[Stored items]

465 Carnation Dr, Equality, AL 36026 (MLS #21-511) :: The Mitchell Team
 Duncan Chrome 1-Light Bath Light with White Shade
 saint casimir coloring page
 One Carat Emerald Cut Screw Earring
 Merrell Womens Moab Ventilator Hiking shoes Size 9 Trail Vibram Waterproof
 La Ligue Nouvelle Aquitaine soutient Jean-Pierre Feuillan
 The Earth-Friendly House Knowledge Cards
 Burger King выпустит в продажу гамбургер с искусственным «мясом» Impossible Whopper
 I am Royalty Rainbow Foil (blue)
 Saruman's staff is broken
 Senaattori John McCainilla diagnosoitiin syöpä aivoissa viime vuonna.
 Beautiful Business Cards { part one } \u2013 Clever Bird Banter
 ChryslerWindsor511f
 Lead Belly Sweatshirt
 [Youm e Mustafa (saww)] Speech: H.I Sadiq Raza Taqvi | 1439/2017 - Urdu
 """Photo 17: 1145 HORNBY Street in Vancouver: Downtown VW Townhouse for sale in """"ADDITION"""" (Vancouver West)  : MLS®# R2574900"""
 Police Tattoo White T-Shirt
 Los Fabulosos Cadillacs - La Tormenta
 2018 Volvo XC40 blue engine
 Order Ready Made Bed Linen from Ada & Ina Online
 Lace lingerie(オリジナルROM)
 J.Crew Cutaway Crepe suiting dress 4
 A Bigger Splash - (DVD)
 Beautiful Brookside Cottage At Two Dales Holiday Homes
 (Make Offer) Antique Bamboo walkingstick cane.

# [What is required]
Going down from the first line of the entries above, restate each line word for word until the line holding "Saruman's staff is broken" is done.

# [Response for this exercise]
465 Carnation Dr, Equality, AL 36026 (MLS #21-511) :: The Mitchell Team
 Duncan Chrome 1-Light Bath Light with White Shade
 saint casimir coloring page
 One Carat Emerald Cut Screw Earring
 Merrell Womens Moab Ventilator Hiking shoes Size 9 Trail Vibram Waterproof
 La Ligue Nouvelle Aquitaine soutient Jean-Pierre Feuillan
 The Earth-Friendly House Knowledge Cards
 Burger King выпустит в продажу гамбургер с искусственным «мясом» Impossible Whopper
 I am Royalty Rainbow Foil (blue)
 Saruman's staff is broken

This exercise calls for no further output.